SCHRIFTLICHER AUFTRAG A:
Beantworte bitte diese Fragen zum Text über Brzezinskis Tod:
(i) Auf welcher Seite erschien der Text im englischen Original?
(ii) Wer gab Brzezinskis Tod zuerst öffentlich bekannt?
(iii) In welchem Zeitraum war Brzezinski Berater von Präsident Carter?
━━ LESETEXT ━━
Brzezinski – Der Tod des Demiurgen

Brzezinski ist tot, aber wir leben weiterhin in der Welt, welche er erschaffen hat.

(Der folgende Text stammt im englischen Original aus der Feder von Alexandr Bovdunov und erschien auf der Seite geopolitica.ru. Er beschäftigt sich mit dem Ableben Zgbinew Brzezinskis, einem der führenden Architekten der US-Außenpolitk und der Welt, die er uns hinterlassen hat.)

Brzezinski ist tot, aber wir leben weiterhin in der Welt, welche er miterschaffen hat

Zbignew Brzezinski ist tot. Ein prominenter Globalist und Atlantiker hat diese Welt am 27.05.2017 verlassen. Sein Tod wurde zuerst von seiner Tochter, der berühmten amerikanischen Fernsehsprecherin Mika Brzezinski öffentlich bekannt gegeben. In den darauf folgenden Nachrufen wurden, trotz der unterschiedlichen ideologischen Standpunkte, vor allem die außergewöhnlichen intellektuellen Fähigkeiten des Verstorbenen hervorgehoben, seine Rolle als Berater von Präsident Carter 1977 – 1981 und seine bedeutenden Beiträge auf dem Feld der Internationalen Beziehungen. Trotz alledem war Brzezinski nicht nur ein begabter Politikwissenschaftler und Staatsmann. Er war vor allem der Architekt der bestehenden Weltordnung in all ihren Ausprägungen: Von den einflussreichen Strukturen der Globalisten bis hin zum internationalen Terror; vom Totalitarismuskonzept, welches in das Hirn jedes Politikwissenschaftsabsolventen eingehämmert wird bis hin zum Amerikanisch-chinesischem Block, welcher das sowjetische Gesellschaftsexperiment zum Scheitern brachte. Brzezinski wurde im Verlauf des Kalten Krieges vom einfachen Soldaten zum General. Dieser Krieg wurde von den Vereinigten Staaten gewonnen.
━━━
━━ EINGABEDATEN ━━
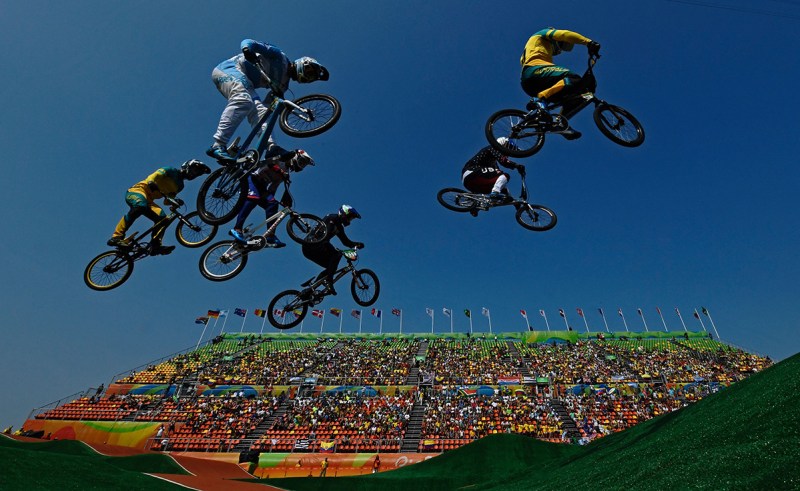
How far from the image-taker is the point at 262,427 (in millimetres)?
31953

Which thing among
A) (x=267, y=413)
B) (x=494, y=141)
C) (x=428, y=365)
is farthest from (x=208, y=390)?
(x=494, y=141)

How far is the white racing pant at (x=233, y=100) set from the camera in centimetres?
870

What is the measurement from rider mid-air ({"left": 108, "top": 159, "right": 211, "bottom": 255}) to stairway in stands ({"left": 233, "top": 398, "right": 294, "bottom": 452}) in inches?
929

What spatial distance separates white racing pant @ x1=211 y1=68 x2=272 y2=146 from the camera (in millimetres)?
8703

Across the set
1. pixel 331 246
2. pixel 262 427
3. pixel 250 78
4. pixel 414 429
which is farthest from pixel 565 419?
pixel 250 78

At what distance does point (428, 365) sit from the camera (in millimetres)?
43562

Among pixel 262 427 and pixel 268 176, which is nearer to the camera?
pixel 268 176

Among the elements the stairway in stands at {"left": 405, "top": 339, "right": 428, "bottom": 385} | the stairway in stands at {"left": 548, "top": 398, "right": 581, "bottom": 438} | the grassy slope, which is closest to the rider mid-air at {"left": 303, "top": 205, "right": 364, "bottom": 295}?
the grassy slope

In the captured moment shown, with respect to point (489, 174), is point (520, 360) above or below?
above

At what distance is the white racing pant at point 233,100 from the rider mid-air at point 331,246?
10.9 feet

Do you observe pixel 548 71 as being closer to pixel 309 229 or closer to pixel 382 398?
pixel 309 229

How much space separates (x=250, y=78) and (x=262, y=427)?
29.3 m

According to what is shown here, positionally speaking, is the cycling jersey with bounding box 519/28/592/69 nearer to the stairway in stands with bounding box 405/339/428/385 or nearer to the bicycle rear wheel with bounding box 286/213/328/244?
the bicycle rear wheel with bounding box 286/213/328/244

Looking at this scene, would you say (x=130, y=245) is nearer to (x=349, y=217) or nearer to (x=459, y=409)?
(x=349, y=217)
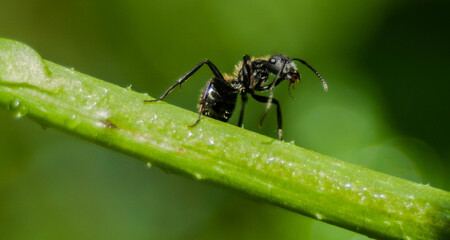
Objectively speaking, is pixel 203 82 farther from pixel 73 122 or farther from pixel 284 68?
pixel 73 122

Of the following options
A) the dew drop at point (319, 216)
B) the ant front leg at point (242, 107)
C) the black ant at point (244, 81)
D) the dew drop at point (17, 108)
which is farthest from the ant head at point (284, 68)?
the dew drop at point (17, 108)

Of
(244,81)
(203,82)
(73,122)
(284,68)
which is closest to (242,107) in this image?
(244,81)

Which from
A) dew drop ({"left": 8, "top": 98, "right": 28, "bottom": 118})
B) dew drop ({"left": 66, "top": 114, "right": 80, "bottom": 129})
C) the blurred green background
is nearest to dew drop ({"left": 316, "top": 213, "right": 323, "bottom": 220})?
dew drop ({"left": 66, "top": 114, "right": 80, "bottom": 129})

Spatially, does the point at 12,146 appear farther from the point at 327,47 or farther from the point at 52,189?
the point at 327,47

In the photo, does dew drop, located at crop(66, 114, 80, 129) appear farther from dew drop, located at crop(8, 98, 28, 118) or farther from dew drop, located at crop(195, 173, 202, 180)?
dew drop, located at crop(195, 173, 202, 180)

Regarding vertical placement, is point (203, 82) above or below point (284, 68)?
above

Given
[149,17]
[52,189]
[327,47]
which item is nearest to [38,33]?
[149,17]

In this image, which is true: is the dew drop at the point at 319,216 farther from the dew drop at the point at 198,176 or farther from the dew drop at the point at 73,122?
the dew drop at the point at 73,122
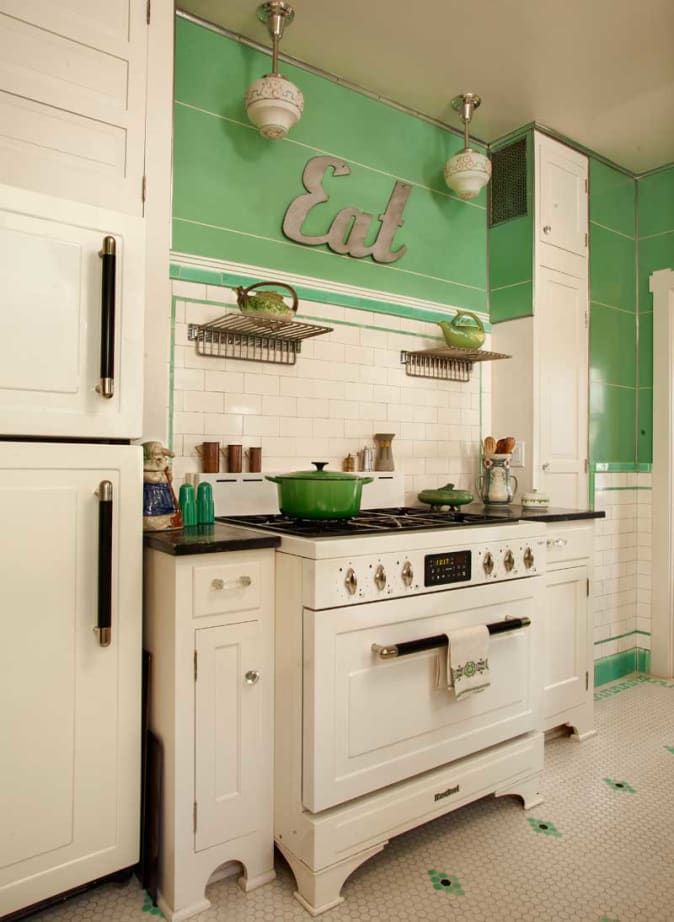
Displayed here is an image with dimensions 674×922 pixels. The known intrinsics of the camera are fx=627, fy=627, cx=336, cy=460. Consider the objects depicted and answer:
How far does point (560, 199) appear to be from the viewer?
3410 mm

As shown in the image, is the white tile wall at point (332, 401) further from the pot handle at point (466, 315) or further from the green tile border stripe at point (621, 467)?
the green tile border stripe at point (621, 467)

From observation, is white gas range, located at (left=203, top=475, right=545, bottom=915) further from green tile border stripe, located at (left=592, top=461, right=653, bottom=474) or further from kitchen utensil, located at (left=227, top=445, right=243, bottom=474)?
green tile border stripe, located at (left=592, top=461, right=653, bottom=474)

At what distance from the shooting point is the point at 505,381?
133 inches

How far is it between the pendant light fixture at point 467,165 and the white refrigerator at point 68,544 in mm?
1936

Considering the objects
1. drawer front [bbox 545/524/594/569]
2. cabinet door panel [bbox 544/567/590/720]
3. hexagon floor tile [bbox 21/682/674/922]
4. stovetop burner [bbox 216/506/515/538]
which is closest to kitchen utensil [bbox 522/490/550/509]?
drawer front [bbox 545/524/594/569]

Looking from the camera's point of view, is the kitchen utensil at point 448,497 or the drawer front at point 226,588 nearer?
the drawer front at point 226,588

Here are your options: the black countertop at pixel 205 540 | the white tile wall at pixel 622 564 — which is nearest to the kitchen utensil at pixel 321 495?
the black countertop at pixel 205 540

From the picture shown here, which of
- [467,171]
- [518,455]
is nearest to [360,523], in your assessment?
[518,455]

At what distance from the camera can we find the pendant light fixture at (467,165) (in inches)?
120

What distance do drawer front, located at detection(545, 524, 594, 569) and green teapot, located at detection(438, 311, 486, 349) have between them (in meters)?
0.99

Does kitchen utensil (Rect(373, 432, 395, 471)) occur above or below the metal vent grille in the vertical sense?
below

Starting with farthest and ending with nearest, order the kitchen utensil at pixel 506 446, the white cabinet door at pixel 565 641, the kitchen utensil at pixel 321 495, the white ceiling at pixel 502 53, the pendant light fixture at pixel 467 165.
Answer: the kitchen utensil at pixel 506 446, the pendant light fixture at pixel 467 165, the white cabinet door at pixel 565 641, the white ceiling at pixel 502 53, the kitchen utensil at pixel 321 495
━━━
SCHRIFTLICHER AUFTRAG B:
Sammle aus den Einträgen jede Zeile, in der die Zeichenfolge "located" vorkommt.

LÖSUNG A:
(i) Auf geopolitica.ru.
(ii) Seine Tochter, die amerikanische Fernsehsprecherin Mika Brzezinski.
(iii) Von 1977 bis 1981.

LÖSUNG B:
In the photo, does dew drop, located at crop(66, 114, 80, 129) appear farther from dew drop, located at crop(8, 98, 28, 118) or farther from dew drop, located at crop(195, 173, 202, 180)?
dew drop, located at crop(195, 173, 202, 180)
From observation, is white gas range, located at (left=203, top=475, right=545, bottom=915) further from green tile border stripe, located at (left=592, top=461, right=653, bottom=474) or further from kitchen utensil, located at (left=227, top=445, right=243, bottom=474)?
green tile border stripe, located at (left=592, top=461, right=653, bottom=474)
What distance do drawer front, located at detection(545, 524, 594, 569) and green teapot, located at detection(438, 311, 486, 349) have between them (in meters)?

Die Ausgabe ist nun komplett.